[Collected data]
┄┄┄┄┄┄┄┄┄┄
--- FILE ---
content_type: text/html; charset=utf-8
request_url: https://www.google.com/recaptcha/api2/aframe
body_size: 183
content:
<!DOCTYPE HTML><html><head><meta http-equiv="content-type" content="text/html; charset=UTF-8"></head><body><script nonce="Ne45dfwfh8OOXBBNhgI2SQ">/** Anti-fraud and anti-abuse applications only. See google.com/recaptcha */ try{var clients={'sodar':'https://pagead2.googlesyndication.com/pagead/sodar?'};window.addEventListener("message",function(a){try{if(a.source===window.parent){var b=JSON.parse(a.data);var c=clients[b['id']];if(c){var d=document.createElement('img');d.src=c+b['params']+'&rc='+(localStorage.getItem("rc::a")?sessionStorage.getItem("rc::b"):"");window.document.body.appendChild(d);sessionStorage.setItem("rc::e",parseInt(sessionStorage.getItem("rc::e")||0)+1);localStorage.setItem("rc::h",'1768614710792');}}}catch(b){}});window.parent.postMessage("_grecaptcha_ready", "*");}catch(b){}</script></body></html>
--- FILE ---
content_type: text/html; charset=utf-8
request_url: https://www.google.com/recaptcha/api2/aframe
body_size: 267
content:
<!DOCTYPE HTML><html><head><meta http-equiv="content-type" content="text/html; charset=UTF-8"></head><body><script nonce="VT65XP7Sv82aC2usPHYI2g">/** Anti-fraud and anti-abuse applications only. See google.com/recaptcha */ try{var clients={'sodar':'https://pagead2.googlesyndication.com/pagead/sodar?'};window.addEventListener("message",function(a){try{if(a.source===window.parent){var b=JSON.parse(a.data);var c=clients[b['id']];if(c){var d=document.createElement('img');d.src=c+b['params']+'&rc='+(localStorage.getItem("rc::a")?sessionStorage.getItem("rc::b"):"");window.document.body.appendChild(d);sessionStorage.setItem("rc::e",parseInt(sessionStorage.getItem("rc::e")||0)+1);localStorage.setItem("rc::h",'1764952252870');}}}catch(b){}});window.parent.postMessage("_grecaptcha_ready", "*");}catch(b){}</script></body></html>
┄┄┄┄┄┄┄┄┄┄
▶ [DESCRIPTION OF THE TASK] Retype every record exactly, omitting nothing.

▶ [ANSWER TO THE EXERCISE]
--- FILE ---
content_type: text/html; charset=utf-8
request_url: https://www.google.com/recaptcha/api2/aframe
body_size: 183
content:
<!DOCTYPE HTML><html><head><meta http-equiv="content-type" content="text/html; charset=UTF-8"></head><body><script nonce="Ne45dfwfh8OOXBBNhgI2SQ">/** Anti-fraud and anti-abuse applications only. See google.com/recaptcha */ try{var clients={'sodar':'https://pagead2.googlesyndication.com/pagead/sodar?'};window.addEventListener("message",function(a){try{if(a.source===window.parent){var b=JSON.parse(a.data);var c=clients[b['id']];if(c){var d=document.createElement('img');d.src=c+b['params']+'&rc='+(localStorage.getItem("rc::a")?sessionStorage.getItem("rc::b"):"");window.document.body.appendChild(d);sessionStorage.setItem("rc::e",parseInt(sessionStorage.getItem("rc::e")||0)+1);localStorage.setItem("rc::h",'1768614710792');}}}catch(b){}});window.parent.postMessage("_grecaptcha_ready", "*");}catch(b){}</script></body></html>
--- FILE ---
content_type: text/html; charset=utf-8
request_url: https://www.google.com/recaptcha/api2/aframe
body_size: 267
content:
<!DOCTYPE HTML><html><head><meta http-equiv="content-type" content="text/html; charset=UTF-8"></head><body><script nonce="VT65XP7Sv82aC2usPHYI2g">/** Anti-fraud and anti-abuse applications only. See google.com/recaptcha */ try{var clients={'sodar':'https://pagead2.googlesyndication.com/pagead/sodar?'};window.addEventListener("message",function(a){try{if(a.source===window.parent){var b=JSON.parse(a.data);var c=clients[b['id']];if(c){var d=document.createElement('img');d.src=c+b['params']+'&rc='+(localStorage.getItem("rc::a")?sessionStorage.getItem("rc::b"):"");window.document.body.appendChild(d);sessionStorage.setItem("rc::e",parseInt(sessionStorage.getItem("rc::e")||0)+1);localStorage.setItem("rc::h",'1764952252870');}}}catch(b){}});window.parent.postMessage("_grecaptcha_ready", "*");}catch(b){}</script></body></html>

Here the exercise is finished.